• [Instructions for the task]
Every line from the one that holds "How far is (64,56)" through the final line should be returned exactly. Omit the pictures.
□ □ □ □
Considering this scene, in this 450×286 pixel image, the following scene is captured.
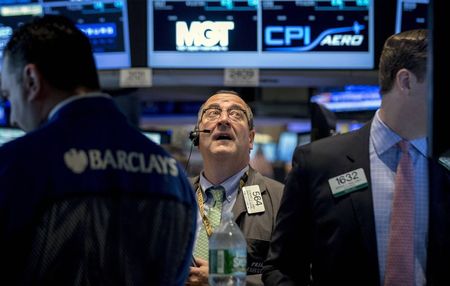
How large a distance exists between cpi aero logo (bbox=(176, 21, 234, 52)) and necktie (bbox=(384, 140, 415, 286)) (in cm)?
232

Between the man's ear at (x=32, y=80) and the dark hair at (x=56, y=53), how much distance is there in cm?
1

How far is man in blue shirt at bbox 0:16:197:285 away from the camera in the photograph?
75.6 inches

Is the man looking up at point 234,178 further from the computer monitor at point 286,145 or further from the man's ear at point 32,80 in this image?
the computer monitor at point 286,145

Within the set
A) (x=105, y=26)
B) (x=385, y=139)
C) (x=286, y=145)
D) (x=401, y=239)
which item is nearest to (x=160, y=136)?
(x=105, y=26)

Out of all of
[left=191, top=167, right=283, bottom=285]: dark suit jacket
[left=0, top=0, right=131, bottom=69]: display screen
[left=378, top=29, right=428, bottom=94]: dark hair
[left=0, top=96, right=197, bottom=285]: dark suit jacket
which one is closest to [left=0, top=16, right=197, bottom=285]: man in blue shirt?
[left=0, top=96, right=197, bottom=285]: dark suit jacket

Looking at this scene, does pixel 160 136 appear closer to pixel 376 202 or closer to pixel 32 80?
pixel 376 202

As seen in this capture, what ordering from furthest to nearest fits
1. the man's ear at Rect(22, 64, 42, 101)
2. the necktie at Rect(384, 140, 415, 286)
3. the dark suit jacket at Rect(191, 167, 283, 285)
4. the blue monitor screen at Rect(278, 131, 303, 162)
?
the blue monitor screen at Rect(278, 131, 303, 162) → the dark suit jacket at Rect(191, 167, 283, 285) → the necktie at Rect(384, 140, 415, 286) → the man's ear at Rect(22, 64, 42, 101)

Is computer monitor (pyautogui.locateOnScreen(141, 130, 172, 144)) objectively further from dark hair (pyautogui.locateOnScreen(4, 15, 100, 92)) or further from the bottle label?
dark hair (pyautogui.locateOnScreen(4, 15, 100, 92))

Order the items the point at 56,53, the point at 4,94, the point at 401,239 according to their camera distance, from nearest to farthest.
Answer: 1. the point at 56,53
2. the point at 4,94
3. the point at 401,239

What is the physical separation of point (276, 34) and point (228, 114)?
1.18 m

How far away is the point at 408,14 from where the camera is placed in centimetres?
463

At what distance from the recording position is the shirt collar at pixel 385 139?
2.54 metres

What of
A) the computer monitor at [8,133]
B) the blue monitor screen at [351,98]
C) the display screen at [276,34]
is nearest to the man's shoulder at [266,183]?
the display screen at [276,34]

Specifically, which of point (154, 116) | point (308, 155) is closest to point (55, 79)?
point (308, 155)
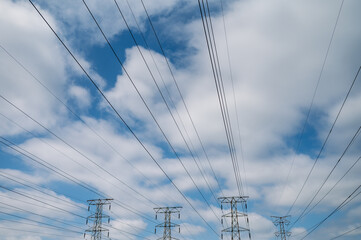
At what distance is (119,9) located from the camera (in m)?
9.21

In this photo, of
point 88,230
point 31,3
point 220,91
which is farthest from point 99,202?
point 31,3

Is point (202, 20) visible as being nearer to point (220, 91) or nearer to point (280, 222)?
point (220, 91)

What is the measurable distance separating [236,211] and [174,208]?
13642mm

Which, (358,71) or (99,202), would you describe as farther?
(99,202)

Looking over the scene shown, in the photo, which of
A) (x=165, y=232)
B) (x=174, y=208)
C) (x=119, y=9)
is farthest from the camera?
(x=174, y=208)

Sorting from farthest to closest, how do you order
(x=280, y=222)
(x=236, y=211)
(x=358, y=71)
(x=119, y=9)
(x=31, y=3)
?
(x=280, y=222) → (x=236, y=211) → (x=358, y=71) → (x=119, y=9) → (x=31, y=3)

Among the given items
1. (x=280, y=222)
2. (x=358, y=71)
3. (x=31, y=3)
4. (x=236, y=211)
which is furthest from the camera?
(x=280, y=222)

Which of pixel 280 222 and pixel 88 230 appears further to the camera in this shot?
pixel 280 222

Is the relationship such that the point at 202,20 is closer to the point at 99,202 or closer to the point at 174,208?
the point at 99,202

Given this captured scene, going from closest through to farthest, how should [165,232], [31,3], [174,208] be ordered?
1. [31,3]
2. [165,232]
3. [174,208]

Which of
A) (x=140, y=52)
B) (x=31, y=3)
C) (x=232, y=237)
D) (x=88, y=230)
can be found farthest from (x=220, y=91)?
(x=88, y=230)

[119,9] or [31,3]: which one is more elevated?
[119,9]

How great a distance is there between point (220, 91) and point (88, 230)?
140ft

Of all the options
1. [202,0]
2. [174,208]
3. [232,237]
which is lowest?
[232,237]
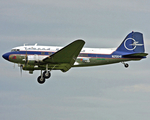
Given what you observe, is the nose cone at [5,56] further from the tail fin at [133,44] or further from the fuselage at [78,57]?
the tail fin at [133,44]

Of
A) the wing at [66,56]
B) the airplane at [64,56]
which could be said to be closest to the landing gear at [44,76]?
the airplane at [64,56]

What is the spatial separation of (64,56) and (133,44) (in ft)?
31.9

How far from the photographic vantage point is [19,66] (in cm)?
3803

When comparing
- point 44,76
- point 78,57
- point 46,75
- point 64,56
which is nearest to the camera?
point 64,56

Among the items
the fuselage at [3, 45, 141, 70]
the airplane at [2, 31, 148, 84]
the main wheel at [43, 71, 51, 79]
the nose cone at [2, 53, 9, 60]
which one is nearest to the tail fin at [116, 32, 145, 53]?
the airplane at [2, 31, 148, 84]

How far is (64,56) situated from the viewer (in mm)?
35688

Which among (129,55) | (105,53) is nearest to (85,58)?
(105,53)

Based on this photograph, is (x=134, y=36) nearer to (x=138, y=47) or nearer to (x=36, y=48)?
(x=138, y=47)

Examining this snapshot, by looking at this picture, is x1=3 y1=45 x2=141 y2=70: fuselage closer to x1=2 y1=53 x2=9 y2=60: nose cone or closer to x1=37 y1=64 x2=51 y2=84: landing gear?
x1=2 y1=53 x2=9 y2=60: nose cone

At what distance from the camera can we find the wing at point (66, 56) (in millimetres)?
34178

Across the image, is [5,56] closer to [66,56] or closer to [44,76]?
[44,76]

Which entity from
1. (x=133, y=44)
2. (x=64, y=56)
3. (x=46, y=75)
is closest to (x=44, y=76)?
(x=46, y=75)

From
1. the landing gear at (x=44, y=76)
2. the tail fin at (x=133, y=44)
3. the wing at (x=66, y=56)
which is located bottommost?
the landing gear at (x=44, y=76)

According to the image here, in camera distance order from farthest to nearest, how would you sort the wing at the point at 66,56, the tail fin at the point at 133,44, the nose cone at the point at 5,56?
the tail fin at the point at 133,44 < the nose cone at the point at 5,56 < the wing at the point at 66,56
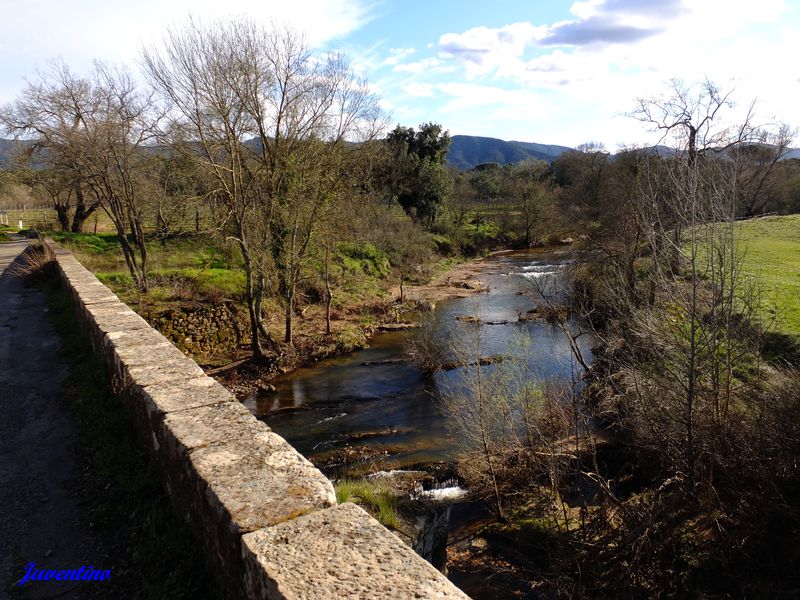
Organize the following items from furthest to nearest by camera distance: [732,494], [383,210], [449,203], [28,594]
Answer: [449,203] < [383,210] < [732,494] < [28,594]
□ □ □ □
• [Written response]
How far is (64,56) situated from the viewer (in mm)?
35688

Which among (129,55) | (105,53) is nearest to (85,58)?
(105,53)

Based on this photograph, is (x=134, y=36) nearer to (x=138, y=47) or nearer to (x=36, y=48)?
(x=138, y=47)

Examining this snapshot, by looking at this picture, is x1=3 y1=45 x2=141 y2=70: fuselage closer to x1=2 y1=53 x2=9 y2=60: nose cone or closer to x1=37 y1=64 x2=51 y2=84: landing gear?
x1=2 y1=53 x2=9 y2=60: nose cone

At what distance from the camera can we find the wing at point (66, 56) (in millimetres)?
34178

Across the image, is [5,56] closer to [66,56] or closer to [44,76]?
[44,76]

Which entity from
1. (x=133, y=44)
2. (x=64, y=56)
3. (x=46, y=75)
is closest to (x=44, y=76)?
(x=46, y=75)

From
1. the landing gear at (x=44, y=76)
2. the tail fin at (x=133, y=44)
3. the wing at (x=66, y=56)
which is located bottommost?
the landing gear at (x=44, y=76)

According to the image here, in camera distance order from farthest to nearest, how would you sort the wing at the point at 66,56, the tail fin at the point at 133,44, the nose cone at the point at 5,56?
the tail fin at the point at 133,44 < the nose cone at the point at 5,56 < the wing at the point at 66,56
Organize the following items from furthest to nearest by camera distance: [732,494], [383,210], [449,203], [28,594]
Answer: [449,203] < [383,210] < [732,494] < [28,594]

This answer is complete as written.